INSTRUÇÕES DE TRABALHO -
1. Transcreva fielmente a passagem do texto sobre A Guerra Conjugal que se inicia nas palavras "Sua narrativa sintética" e termina após as palavras "com um amante.".
2. Responda, com base no texto sobre A Guerra Conjugal:
(a) Com que adjetivo o texto indica a origem do escritor Dalton Trevisan?
(b) Quais são os nomes dos dois personagens presentes em todos os contos?
(c) Qual autor de mangá o texto cita ao mencionar o Star System?

TRECHO DO DOCUMENTO -
================================
A paixão como eterno crime culposo
Poucos livros conseguiram abordar as relações conflituosas no casamento como A Guerra Conjugal, do escritor curitibano Dalton Trevisan. Os contos reproduzem os papéis e o psicológico de muitos casais. Com objetividade, humor negro e uso de metáforas, seus textos transmitem uma valoração naturalista da união entre homem e mulher.
Em todos os contos, dois personagens se fazem presentes, João e Maria, por si só uma ironia do autor, pois nos remetem a famosa história dos Irmãos Grimms. Lembrando o Star System usado em obras de mangá, como as de Osamu Tezuka. Assim a visão do leitor se volta para as ações dos personagens e a influência do meio em que vivem. Isso foi essencial para que sua narração direta não ficasse vaga durante a leitura.
Sua narrativa sintética não impediu a construção de personagens redondos, algo bastante difícil numa narrativa tão árida. O casal onipresente, ao longo dos diversos contos apresenta inúmeras facetas. Em algumas histórias João é um homem passivo com os atos de Maria, seja na infidelidade ou sendo violentado pela mesma. Em outras ele é o carrasco, trata Maria com indiferença, torturando-a ou a trai com um amante.
================================
DADOS -
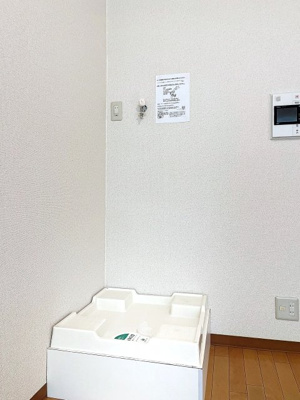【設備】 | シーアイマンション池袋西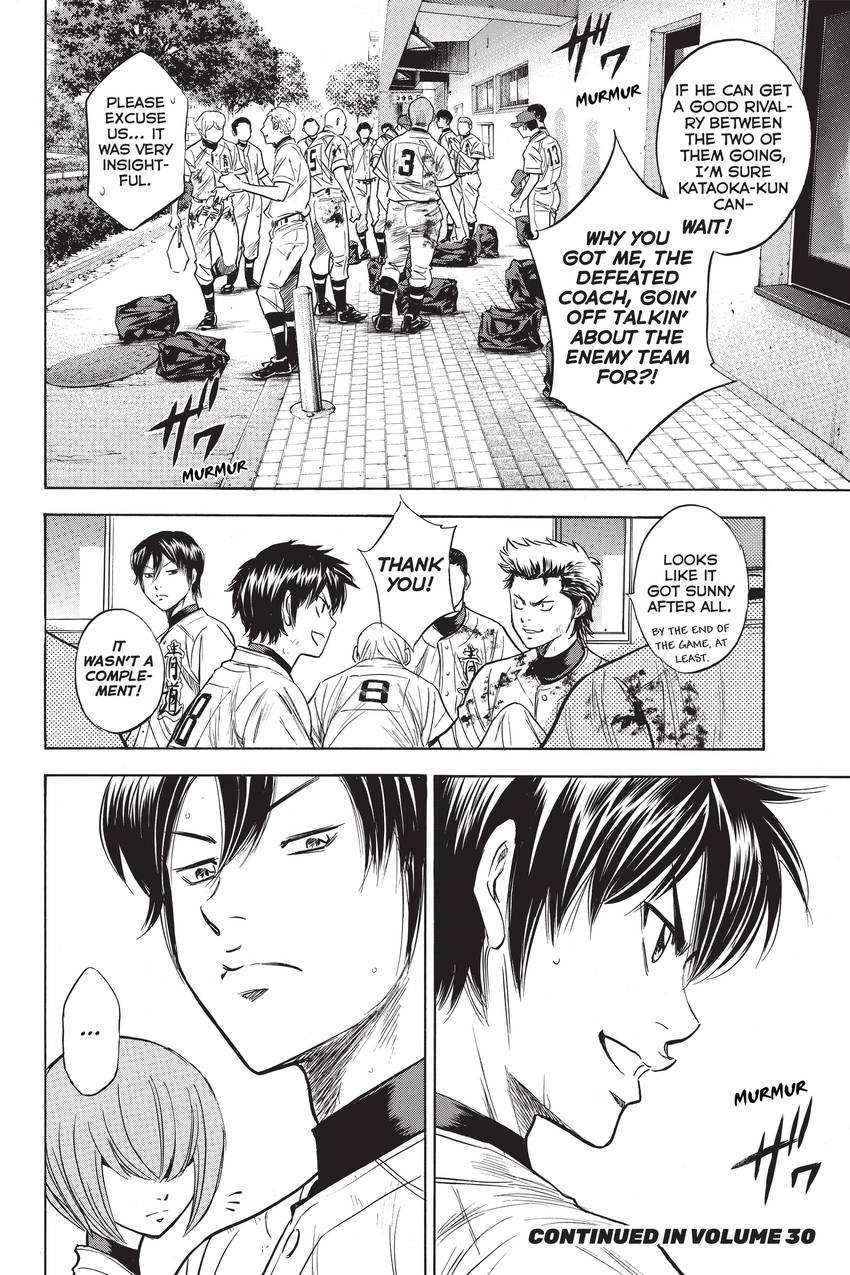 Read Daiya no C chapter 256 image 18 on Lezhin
================================
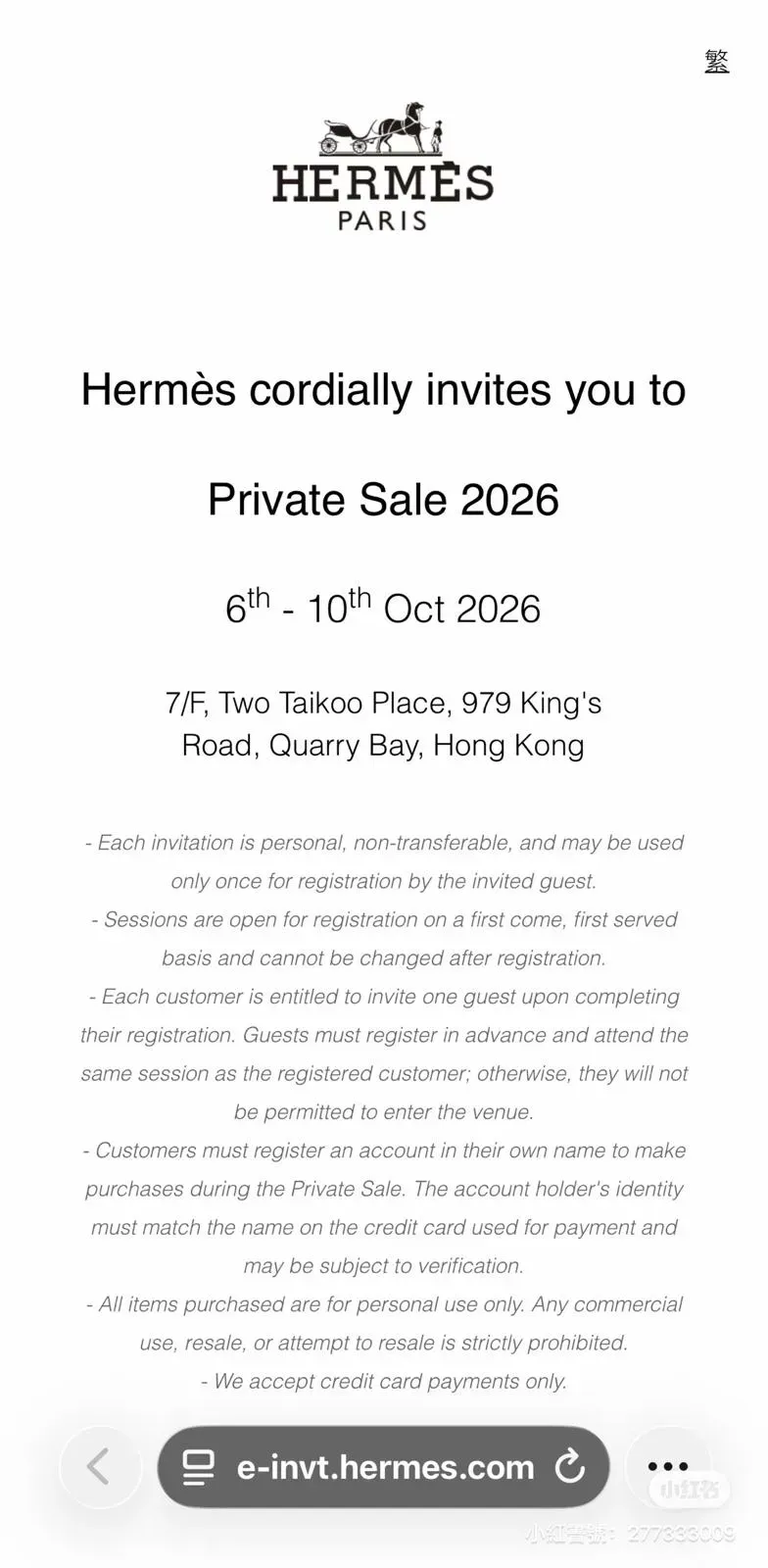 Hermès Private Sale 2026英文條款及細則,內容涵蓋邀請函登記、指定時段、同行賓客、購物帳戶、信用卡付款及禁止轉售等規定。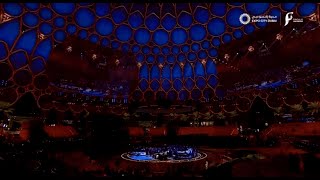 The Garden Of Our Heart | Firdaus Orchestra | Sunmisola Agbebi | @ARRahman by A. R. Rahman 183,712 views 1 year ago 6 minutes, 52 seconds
================================
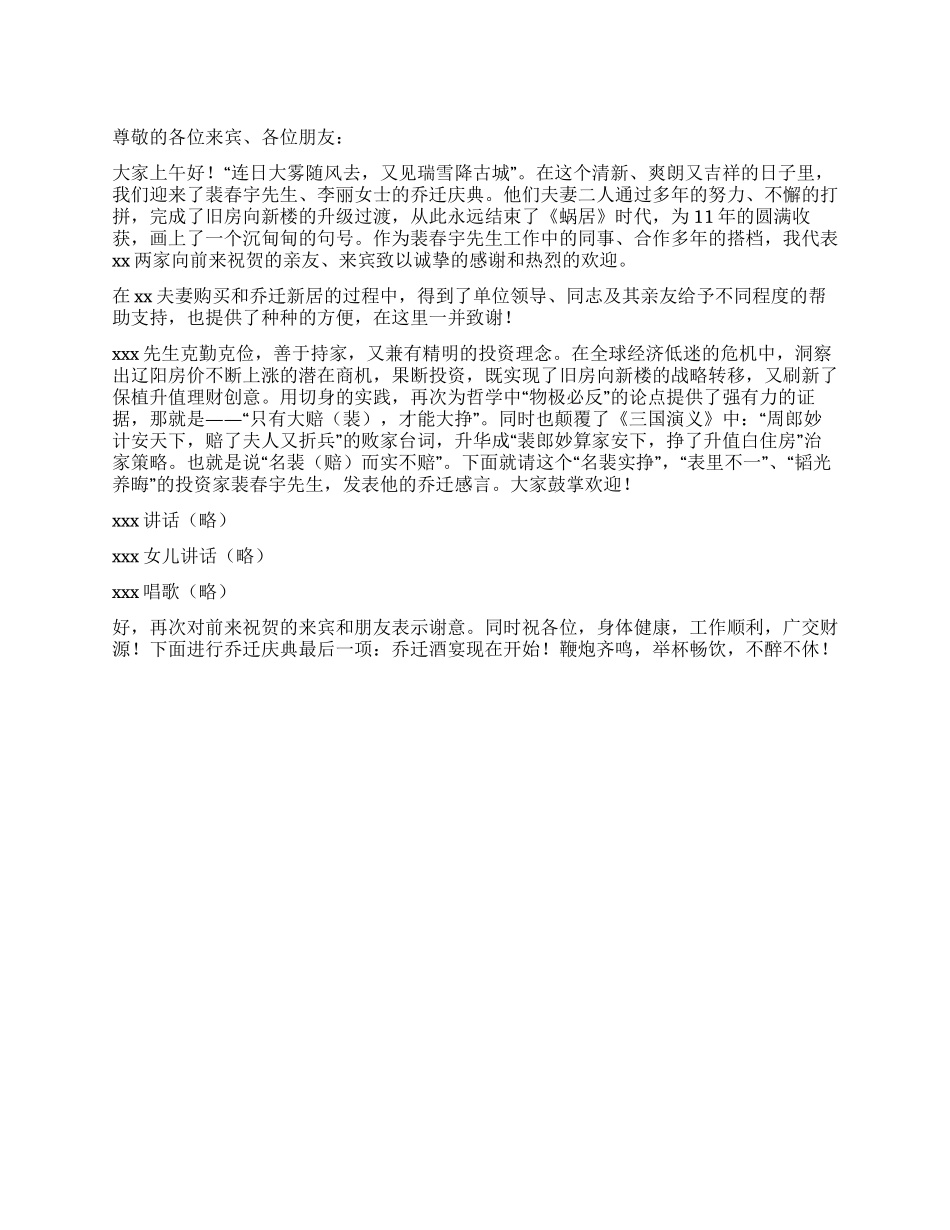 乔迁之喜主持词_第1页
================================
RESPOSTAS POR TAREFA -
1.
Sua narrativa sintética não impediu a construção de personagens redondos, algo bastante difícil numa narrativa tão árida. O casal onipresente, ao longo dos diversos contos apresenta inúmeras facetas. Em algumas histórias João é um homem passivo com os atos de Maria, seja na infidelidade ou sendo violentado pela mesma. Em outras ele é o carrasco, trata Maria com indiferença, torturando-a ou a trai com um amante.

2.
(a) Curitibano.
(b) João e Maria.
(c) Osamu Tezuka.